# start of INFORMATION GIVEN

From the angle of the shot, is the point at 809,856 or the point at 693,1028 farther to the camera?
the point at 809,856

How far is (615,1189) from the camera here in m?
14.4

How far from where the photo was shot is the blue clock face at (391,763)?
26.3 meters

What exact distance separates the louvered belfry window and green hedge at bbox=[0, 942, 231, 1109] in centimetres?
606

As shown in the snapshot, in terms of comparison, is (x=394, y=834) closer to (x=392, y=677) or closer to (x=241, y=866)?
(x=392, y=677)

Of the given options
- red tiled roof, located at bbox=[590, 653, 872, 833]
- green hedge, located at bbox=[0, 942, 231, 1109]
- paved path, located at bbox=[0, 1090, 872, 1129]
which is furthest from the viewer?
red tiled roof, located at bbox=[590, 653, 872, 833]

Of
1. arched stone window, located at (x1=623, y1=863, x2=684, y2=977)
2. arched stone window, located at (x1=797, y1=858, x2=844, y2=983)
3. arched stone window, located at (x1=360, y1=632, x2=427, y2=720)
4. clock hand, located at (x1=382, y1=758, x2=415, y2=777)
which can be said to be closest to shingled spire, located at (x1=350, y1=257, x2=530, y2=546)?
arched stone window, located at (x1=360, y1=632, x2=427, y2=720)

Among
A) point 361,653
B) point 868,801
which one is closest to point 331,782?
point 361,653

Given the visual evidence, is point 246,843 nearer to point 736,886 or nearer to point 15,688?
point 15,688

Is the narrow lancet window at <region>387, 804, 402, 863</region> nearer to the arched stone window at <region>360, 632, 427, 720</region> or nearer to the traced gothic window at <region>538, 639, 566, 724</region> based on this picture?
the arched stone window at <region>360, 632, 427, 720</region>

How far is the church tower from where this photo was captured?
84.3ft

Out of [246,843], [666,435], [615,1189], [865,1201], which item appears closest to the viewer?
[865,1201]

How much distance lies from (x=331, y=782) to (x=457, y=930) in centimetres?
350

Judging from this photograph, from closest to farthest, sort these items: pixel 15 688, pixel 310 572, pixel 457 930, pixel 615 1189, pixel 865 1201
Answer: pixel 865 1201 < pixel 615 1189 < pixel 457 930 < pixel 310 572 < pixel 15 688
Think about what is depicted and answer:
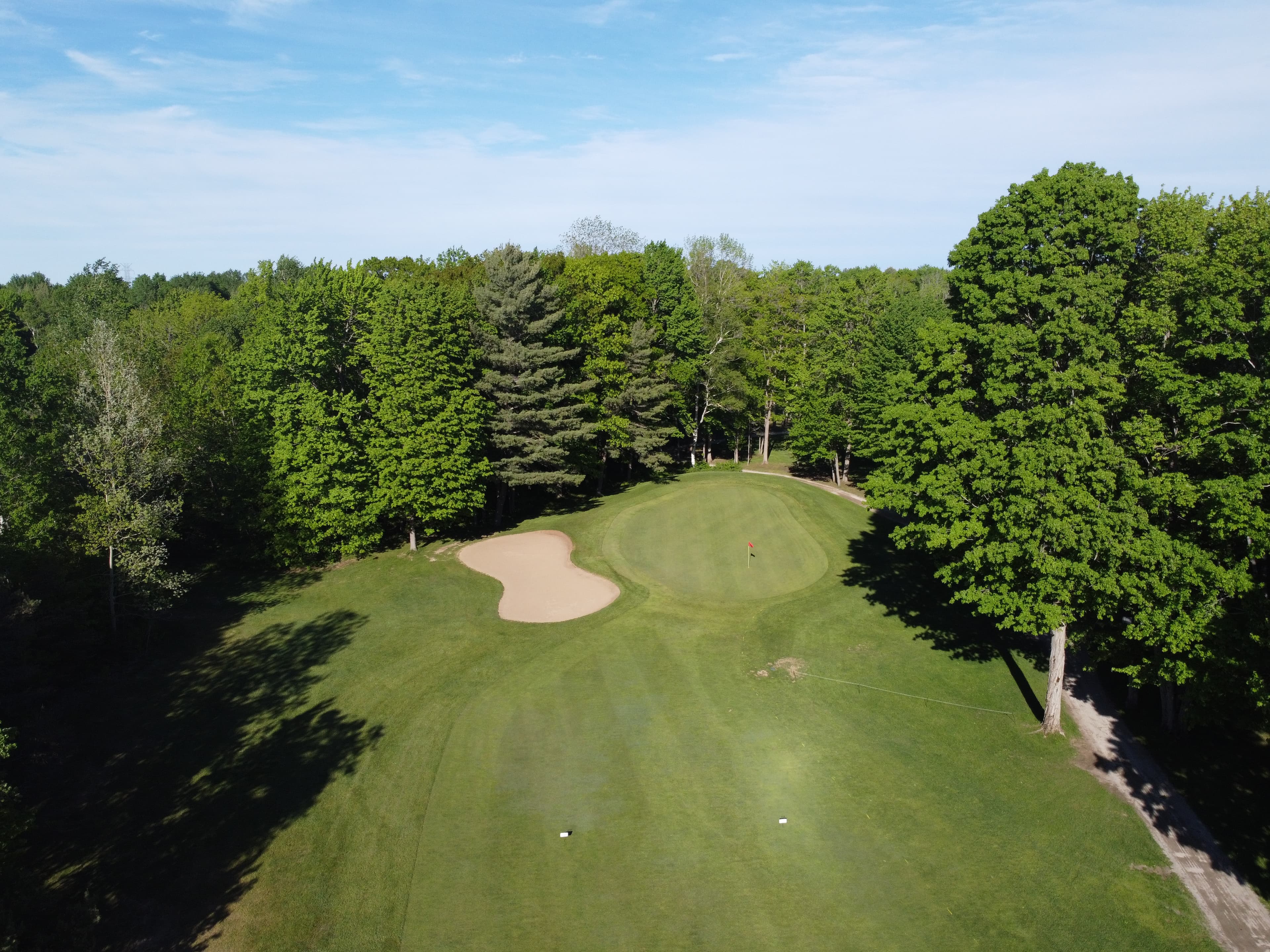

# end of INFORMATION GIVEN

EXERCISE DIRECTIONS — Could you put the lines of the records into a JSON list of strings, one string per line with blank lines dropped, starting at the line that contains "Is the narrow" and ending at the end of the records? Leave the pictures out of your answer.

TASK RESULT —
[
  "Is the narrow lancet window at <region>387, 804, 402, 863</region> nearer to the arched stone window at <region>360, 632, 427, 720</region> or nearer to the traced gothic window at <region>538, 639, 566, 724</region> based on this picture?",
  "the arched stone window at <region>360, 632, 427, 720</region>",
  "How far is the church tower from where this photo was captured?",
  "84.3ft",
  "Out of [246,843], [666,435], [615,1189], [865,1201], which item appears closest to the viewer?",
  "[865,1201]",
  "How much distance lies from (x=331, y=782) to (x=457, y=930) in centimetres?",
  "350",
  "Judging from this photograph, from closest to farthest, sort these items: pixel 15 688, pixel 310 572, pixel 457 930, pixel 615 1189, pixel 865 1201",
  "Answer: pixel 865 1201 < pixel 615 1189 < pixel 457 930 < pixel 310 572 < pixel 15 688",
  "Think about what is depicted and answer:"
]